• [EXERCISE PASSAGE]

================

J.J. DiBenedetto is showing off his new release, THE QUEEN OF EMERALD FALLS, on my blog today. Don't forget to enter J.J.'s giveaway. Welcome!
The cover for “The Queen of Emerald Falls” was designed by Rachel Rossano (www.rachelrossano.com), who’s an author in her own right as well as a talented designer.
I initially worked with her to redesign the
covers for another series of mine, the Jane Barnaby Adventures, and she did an
amazing job, so I went to her again for this book.
I’m thrilled with her work, and what makes
her really great to work with is, since she’s an author herself, she already
knows what readers are looking for and how to create an original design that
also fits what readers are looking for in each genre.
Another reason the covers are so good is
that I didn’t really direct her, which is a lesson I learned with my very first
book. I worked with a very talented
artist who hand-painted the cover to my specifications, and it was
beautiful…and totally not right for the genre or reader expectations. It was a hard lesson but a valuable one!
The kitchen provided no relief from
thoughts of her. The marble island brought back memories of Sheryl’s
disastrous attempt to make French toast. A glance at the espresso
machine called to mind the night she’d somehow caused it to spew hot coffee all
over the floor. He still didn’t know how she’d managed that;
according to the manufacturer, it was physically impossible for the machine to
do what she’d made it do.

================

• [LISTED RECORDS]
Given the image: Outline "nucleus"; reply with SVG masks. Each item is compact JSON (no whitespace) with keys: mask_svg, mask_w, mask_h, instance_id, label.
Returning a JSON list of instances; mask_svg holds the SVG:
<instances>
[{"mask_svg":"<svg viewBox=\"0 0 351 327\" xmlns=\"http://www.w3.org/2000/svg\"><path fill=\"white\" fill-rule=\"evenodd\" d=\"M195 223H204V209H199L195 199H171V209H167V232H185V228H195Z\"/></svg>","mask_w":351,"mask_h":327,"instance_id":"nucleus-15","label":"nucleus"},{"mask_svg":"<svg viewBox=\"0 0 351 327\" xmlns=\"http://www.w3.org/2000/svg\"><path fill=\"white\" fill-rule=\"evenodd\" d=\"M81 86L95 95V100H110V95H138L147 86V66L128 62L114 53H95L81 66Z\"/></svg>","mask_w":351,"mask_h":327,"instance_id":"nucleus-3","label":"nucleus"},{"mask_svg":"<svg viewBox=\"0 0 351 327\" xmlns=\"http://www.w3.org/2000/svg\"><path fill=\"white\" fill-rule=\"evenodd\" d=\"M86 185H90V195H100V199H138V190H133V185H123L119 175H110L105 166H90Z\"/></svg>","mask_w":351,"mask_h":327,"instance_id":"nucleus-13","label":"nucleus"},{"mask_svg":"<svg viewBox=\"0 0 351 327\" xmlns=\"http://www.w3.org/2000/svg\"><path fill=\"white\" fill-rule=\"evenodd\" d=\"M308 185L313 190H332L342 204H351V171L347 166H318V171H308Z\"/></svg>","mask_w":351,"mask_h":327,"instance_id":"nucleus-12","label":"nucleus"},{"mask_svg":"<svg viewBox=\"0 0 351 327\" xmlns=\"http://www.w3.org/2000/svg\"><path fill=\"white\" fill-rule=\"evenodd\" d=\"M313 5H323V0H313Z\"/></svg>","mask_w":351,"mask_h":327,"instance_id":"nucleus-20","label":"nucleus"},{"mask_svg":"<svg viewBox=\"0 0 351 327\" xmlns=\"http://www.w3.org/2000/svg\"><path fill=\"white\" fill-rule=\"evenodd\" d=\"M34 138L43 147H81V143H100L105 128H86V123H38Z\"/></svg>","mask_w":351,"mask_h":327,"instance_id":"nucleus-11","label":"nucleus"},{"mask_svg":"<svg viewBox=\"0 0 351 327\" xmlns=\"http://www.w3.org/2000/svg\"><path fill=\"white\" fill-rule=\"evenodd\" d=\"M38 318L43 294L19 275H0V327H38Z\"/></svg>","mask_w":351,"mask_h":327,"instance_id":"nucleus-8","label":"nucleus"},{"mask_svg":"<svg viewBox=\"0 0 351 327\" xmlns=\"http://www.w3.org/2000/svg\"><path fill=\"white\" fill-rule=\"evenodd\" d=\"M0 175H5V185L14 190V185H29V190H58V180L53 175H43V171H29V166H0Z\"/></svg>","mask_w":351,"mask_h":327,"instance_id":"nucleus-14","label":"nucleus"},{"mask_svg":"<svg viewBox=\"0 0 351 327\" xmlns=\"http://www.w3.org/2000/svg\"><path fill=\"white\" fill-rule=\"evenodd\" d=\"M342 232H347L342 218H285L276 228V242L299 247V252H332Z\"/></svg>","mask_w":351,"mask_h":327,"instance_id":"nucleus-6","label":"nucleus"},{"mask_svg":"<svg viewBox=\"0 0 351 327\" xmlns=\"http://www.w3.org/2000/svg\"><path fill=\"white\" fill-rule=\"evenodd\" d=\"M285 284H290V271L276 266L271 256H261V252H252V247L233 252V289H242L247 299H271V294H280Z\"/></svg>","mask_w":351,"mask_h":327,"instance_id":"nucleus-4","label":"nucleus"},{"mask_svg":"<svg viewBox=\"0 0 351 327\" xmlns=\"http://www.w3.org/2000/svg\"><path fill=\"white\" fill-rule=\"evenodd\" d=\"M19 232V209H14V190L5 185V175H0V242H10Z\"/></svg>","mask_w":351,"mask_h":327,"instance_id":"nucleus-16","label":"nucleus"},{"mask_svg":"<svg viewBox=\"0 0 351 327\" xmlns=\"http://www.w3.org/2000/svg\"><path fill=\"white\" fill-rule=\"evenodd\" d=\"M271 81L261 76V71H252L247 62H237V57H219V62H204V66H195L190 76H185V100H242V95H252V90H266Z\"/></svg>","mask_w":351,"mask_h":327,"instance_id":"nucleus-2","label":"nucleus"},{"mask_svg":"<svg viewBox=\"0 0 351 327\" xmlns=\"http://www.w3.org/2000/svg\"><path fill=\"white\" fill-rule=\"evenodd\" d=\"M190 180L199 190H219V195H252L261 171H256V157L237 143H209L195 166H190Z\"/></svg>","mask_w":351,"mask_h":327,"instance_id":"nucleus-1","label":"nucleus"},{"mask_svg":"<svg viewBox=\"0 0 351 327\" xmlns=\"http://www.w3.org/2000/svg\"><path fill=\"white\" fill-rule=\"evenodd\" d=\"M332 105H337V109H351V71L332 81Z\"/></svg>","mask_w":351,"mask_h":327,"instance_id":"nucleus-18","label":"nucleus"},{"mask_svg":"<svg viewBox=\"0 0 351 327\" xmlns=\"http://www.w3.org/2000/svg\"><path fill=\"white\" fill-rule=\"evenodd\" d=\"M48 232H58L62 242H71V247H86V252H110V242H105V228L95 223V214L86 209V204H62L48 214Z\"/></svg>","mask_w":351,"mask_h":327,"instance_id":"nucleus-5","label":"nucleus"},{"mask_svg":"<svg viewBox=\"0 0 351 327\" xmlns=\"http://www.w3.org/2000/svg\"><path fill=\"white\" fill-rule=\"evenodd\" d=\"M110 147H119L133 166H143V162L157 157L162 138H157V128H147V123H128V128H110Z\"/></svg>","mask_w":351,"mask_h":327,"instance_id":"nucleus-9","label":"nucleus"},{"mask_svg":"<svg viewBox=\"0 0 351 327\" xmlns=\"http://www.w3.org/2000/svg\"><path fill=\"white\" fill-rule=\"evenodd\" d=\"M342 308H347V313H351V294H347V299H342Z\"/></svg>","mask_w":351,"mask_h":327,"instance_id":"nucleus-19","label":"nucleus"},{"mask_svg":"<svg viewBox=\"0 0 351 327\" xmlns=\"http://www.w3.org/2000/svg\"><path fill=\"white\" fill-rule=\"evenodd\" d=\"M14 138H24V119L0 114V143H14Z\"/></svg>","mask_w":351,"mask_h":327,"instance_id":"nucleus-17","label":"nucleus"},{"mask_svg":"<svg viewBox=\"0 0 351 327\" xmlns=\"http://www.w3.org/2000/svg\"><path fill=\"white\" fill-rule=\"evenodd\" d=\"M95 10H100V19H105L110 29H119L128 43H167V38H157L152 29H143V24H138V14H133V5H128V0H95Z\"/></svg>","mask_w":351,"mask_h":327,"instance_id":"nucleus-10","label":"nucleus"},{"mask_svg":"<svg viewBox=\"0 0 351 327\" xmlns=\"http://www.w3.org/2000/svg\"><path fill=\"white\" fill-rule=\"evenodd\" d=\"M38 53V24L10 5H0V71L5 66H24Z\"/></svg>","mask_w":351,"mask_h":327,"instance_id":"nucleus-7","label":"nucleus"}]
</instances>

================

• [EXERCISE 1] Shorten the paragraph of the blog post that begins "Another reason the covers are so good" while keeping its main facts.
• [EXERCISE 2] According to the blog post, who designed the cover for "The Queen of Emerald Falls"?
• [EXERCISE 3] Continue the blog post, starting after its last sentence.
None of the tasks draw on the items.

• [ANSWER SPACE 1] The covers are good partly because the author didn't direct the designer, a lesson learned with the first book. A talented artist hand-painted that cover to the author's specifications. It was beautiful but totally wrong for the genre and for reader expectations, which made it a hard but valuable lesson.

• [ANSWER SPACE 2] Rachel Rossano designed it.

• [ANSWER SPACE 3]
She’d made over his living room against
his will, defiled his kitchen, done unspeakable things to the finest espresso
machine money could buy, driven him to distraction in more ways than he could
count - and yet, if she were to come walking back through his front door, Jon
knew he’d most likely forget all that and kiss her as though both their lives
depended on it.
He could call her. It would be
the easiest thing in the world. And didn’t he tell his patients that
most of the obstacles they complained about were of their own making, that they
had the power to overcome them, that - usually, anyway - all they really had to
do was get out of their own way?
He did. And it was absolutely
true. It was also - as so many of those patients remarked at the end
of sessions - far easier to tell someone else to do, than to do it oneself.